Given Apple’s longtime reputation as the particular darling of the liberal lefty end of the spectrum, it’s been facinating to see mostly prominant conservatives rallying to the defense of Apple’s corporate tax strategies. Some snippets:

High-Tech Lynching: Senate Attempts to Crucify Apple – Limbaugh

Talk radio host and longtime Apple products fan Rush Limbaugh contends that a Senate committee is attempting to crucify Apple Inc. over taxes blaming it for the deficit, the national debt, and unemployment, and that while nobody is accusing Apple of violating tax law, the company is still being persecuted.

Limbaugh notes that the only person on the committee defending Apple, and defending the concept of low taxes and limited government, is Senator Rand Paul, and that Apple Inc. pays more taxes than any US corporation – $6 billion last year to the US Treasury, $16 million a day, and pays 2.5% of all income tax collected by the US Treasury.

Of Course Apple Avoids Billions in Taxes and It Should

The Atlantic’s Derek Thompson says the U.S. corporate tax code is an impossible dream Apple is acting like a sensible corporation, including its having discoveres ingenious ways to avoid paying taxes on income earned overseas.

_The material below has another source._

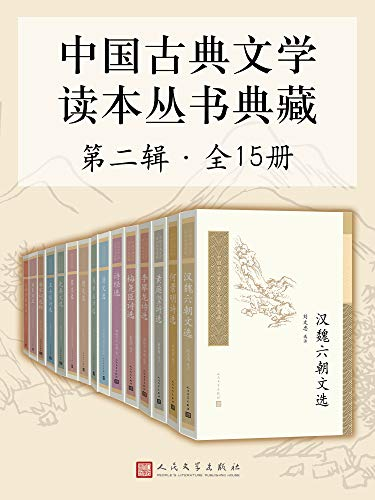 中国古典文学读本丛书典藏(第二辑全15册)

Thompson notes that Apple is a multinational company, with 61 percent of its revenue from foreign operations, and that to (legally) minimize its tax bill, Apple has set up empty subsidiaries in lower-tax countries like Ireland, effectively making them a quasi-stateless corporation with an effective corporate tax rate of about 20 percent.

He observes that issue is really about unrealistic expectations in which people (some of whom should know better) wish we could tax American companies on their earnings from all around the world, but we just can’t.

Apple CEO Tim Cook Exposes Ugly Truths About Keynesian Economics

Forbes’ John Tamny comments on Apple over the past few days having been the recipient of juvenile attacks from U.S. Senators on both sides of the political aisle – its alleged misdeed the legal shielding of overseas earnings from corporate taxation stateside.

Tamny observes that Congress, ever eager to spend other people’s money, is bothered that Apple would not expose all of its earnings to U.S. taxation, despite the fact that the company funnels $billions in taxes to the feds on an annual basis. “The hubris of the political class,” says Tamny, “is surely limitless.”

Too true.

Tamny also observes that the Apple story offers a real-world critique of the effect of Keynesian stimulus programs, revealing with great clarity just how anti-growth is the government stimulus oxymoron.

He notes that in the staggeringly obtuse Keynesian view of the world, how capital is allocated is of no consequence; the important thing being that money is spent with abandon and the economic ideal is to get the money spent as quickly as possible.

On the contrary he contends, how capital is allocated is of great importance, and that when politicians and government workers (their salaries coerced from the hands of those they rule, quite unlike how investors voluntarily pay Apple salaries) allocate the funds they tax away, theres no market discipline to restrain them and starve their errors.

Tamney says that in a limping economy we should be very thankful that Apple has blocked billions from reaching the obnoxious hands of politicians.